クサーヴァーの忠誠もまた歪んでしまったのだ。
彼は歪む前に、正すべきだった。
忠言すべきだった。
実はクサーヴァーが一番、特にプライベートな面において忠言をしやすかったのだから。
「……今度は忠言を捧げられる相手にするべきかしら?」
「! そうでございますね。忠言もできぬ侍従など、存在を許されるはずがございませんでしたのに……己を振り返るのが、これほど苦痛なものだとは思いませんでしたが、目を背けず受け止めていく所存でございます」
深々と頭が下げられた。
今は三人に仕えているというクサーヴァー。
そのまま仕えていればきっと、心も穏やかに忠言を捧げられる日も来るだろう。
深く後悔し反省もした三人は、二度と同じ過ちを犯さない程度には優秀なようだから。
「……お茶のお代わりをいかがでございましょう? まるうしのたたきもお勧めでございますよ。ウォルナッツとロベリートスを刻んだものとバルサミコビネガーのソースが、初めての試みとのことでございます」
「ありがとう、どちらも美味しくいただくわ」
新しい紅茶が注がれる。
ストレートのロベリートスティーは、まるうしのたたきに合いそうだ。
「うーん! 美味しい! ローザリンデもどうかしら」
「ええ、いただきますわ」
実に優美な手つきでナイフとフォークを操るローザリンデの所作をつい見守ってしまった。
私の半分ほどの量を口にして、大きく目を見開く。
見開かれた目は間をおかずしてやわらかく垂れた。
実に可愛らしい表情だ。
クサーヴァーが激しく瞬きをした。
他の三人は大きく口を開いている。
エリスは喉で笑った。
「まぁ、皆様。いかがいたしましたの? 特にお三方は。貴族の作法を忘れまして?」
「いえ、その……ローザリンデ嬢が幼き頃のように、無邪気に微笑まれるものですから、見惚れてしまいました」
「俺もです。懐かしくて、何かこう……なんというか、ええと……」
「ほっこりした。癒やされてしまった。王は馬鹿なことをしたとか真剣に思った!」
「そうだ! それだ! や! そうでなく!」
全員が混乱している。
イェレミアスはもしかしたら通常運転なのかもしれないが。
「ローザリンデ嬢!」
「はい、なんでございましょう、ユルゲン殿?」
「王を! あの男に対して、どうお考えでいらっしゃいましょうか?」
ユルゲンが拳を固く握り締めながら、ローザリンデに問うた。
混乱が収まらないままだからこその発言ではなかろうか。
「ユルゲン!」
ヴァレンティーンが咄嗟に名を呼ぶ。
暴言を吐いた幼馴染みを、守るために咎める声だった。
「大丈夫ですわ、ティーン。
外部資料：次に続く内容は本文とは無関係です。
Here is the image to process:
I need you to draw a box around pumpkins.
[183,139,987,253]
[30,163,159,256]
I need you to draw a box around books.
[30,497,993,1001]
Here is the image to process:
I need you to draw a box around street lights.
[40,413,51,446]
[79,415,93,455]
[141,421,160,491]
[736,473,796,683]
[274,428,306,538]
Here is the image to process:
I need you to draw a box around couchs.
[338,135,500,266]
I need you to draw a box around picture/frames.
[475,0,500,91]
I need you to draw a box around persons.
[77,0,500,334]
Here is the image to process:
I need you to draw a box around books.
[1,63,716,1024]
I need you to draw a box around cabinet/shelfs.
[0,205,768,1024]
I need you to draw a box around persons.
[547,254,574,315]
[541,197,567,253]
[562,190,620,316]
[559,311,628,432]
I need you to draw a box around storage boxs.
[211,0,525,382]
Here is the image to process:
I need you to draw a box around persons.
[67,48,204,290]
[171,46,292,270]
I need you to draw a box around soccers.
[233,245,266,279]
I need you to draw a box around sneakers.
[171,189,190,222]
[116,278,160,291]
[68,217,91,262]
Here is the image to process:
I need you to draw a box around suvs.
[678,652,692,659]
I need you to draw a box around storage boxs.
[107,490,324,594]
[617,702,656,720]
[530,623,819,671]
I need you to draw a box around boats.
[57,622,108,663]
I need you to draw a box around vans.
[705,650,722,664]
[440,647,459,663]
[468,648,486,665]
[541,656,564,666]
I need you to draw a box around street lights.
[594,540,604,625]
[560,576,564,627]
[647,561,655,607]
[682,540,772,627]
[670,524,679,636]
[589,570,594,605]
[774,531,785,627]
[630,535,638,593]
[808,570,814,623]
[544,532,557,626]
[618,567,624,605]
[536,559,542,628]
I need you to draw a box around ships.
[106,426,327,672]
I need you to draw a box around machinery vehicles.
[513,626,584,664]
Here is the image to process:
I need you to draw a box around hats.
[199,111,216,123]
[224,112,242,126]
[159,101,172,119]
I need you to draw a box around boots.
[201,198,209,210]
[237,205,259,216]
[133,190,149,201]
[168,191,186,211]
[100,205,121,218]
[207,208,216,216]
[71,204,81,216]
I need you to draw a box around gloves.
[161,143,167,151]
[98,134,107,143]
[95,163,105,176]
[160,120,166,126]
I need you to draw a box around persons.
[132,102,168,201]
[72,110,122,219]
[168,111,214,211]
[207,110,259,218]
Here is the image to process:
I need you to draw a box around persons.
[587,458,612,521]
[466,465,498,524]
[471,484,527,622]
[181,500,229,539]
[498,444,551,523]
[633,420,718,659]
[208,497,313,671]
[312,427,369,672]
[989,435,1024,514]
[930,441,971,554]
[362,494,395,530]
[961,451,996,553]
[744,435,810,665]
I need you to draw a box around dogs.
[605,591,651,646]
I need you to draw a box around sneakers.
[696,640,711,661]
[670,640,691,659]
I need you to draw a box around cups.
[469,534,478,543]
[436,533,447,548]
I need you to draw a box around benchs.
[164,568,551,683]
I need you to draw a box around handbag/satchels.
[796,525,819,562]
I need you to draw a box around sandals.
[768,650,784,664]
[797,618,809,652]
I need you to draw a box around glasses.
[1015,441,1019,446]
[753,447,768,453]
貴方も聞きたかったのでしょう? 全員で機会を見極めて聞きたかった質問の一つではなくて?」
「リンデ……」
「ふふふ。いいのよ。気分を害してもいないし、この場は無礼講。率直に尋ねられた方が答えやすいわ」
ローザリンデが艶然と微笑む。
貴族令嬢の極みに立つ微笑、そう表現するのに相応しい毒を孕んだ表情だ。
「あれだけのことをされても、ハーゲンに対して情はありますのよ。でも正直に申し上げまして、以後恋着できる自信はございませんし、愛着も微妙……王妃としての務めは全ういたしますけれど、御子は側室様方にお願いしようかとも、考えておりますの」
「あー、まぁー、無理ないか……でも、そこまで薄い情ならローザリンデ様が王になった方が良さげな気がするけど?」
「アス! 貴様と来た日には!」
「あらあら、落ち着いてくださいませ、ティーン。それも考えましたけれど、ほら、王様稼業って面倒でございましょう?」
あまりにあけすけな物言いに、ヴァレンティーンとユルゲンが絶句している。
クサーヴァーは感心している表情。
エリスは楽しそうで、イェレミアスは我が意を得た! と満面の笑みを浮かべていた。